**SUPPLIED MATERIAL:**
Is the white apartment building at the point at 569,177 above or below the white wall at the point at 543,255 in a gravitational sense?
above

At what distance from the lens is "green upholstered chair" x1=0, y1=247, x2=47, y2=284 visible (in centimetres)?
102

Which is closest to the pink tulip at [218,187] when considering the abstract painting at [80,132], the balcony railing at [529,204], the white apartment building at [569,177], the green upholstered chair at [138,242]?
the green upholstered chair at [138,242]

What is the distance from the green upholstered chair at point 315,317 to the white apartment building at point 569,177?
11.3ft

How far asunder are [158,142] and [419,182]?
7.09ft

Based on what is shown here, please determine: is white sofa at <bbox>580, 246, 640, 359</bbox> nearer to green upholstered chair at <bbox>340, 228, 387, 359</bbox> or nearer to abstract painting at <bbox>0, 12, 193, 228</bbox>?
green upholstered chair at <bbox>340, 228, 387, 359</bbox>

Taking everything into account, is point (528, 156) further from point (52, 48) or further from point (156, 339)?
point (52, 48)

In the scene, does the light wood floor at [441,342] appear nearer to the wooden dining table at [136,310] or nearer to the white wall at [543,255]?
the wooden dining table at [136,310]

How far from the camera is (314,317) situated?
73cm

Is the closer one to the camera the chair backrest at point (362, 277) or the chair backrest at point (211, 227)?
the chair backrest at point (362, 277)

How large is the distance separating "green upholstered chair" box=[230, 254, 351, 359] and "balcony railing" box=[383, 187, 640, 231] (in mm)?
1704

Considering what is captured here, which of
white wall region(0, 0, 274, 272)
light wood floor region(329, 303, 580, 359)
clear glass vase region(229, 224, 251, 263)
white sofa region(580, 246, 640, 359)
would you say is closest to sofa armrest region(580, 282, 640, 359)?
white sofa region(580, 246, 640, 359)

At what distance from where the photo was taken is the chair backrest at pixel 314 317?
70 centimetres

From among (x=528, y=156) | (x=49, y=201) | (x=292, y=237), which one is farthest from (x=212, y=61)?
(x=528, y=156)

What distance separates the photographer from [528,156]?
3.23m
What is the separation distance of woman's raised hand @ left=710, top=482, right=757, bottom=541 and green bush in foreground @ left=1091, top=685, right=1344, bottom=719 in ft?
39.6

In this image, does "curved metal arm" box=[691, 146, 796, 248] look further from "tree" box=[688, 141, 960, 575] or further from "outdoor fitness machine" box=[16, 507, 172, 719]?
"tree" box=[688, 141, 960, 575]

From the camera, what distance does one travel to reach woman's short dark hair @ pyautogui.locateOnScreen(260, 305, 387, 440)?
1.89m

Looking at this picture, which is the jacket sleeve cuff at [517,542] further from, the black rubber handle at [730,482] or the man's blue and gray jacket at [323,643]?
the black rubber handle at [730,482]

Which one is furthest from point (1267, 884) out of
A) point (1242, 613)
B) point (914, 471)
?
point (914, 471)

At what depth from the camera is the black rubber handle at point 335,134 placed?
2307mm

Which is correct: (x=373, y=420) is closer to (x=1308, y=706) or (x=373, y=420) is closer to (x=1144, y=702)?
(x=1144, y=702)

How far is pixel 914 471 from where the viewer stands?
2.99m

**TASK DIRECTIONS:** Render the entries above, from the line containing "How far is pixel" through the end of the entries, as a JSON list of strings with one string per line, omitting blank lines.

**WRITTEN RESPONSE:**
[
  "How far is pixel 914 471 from where the viewer stands?",
  "2.99m"
]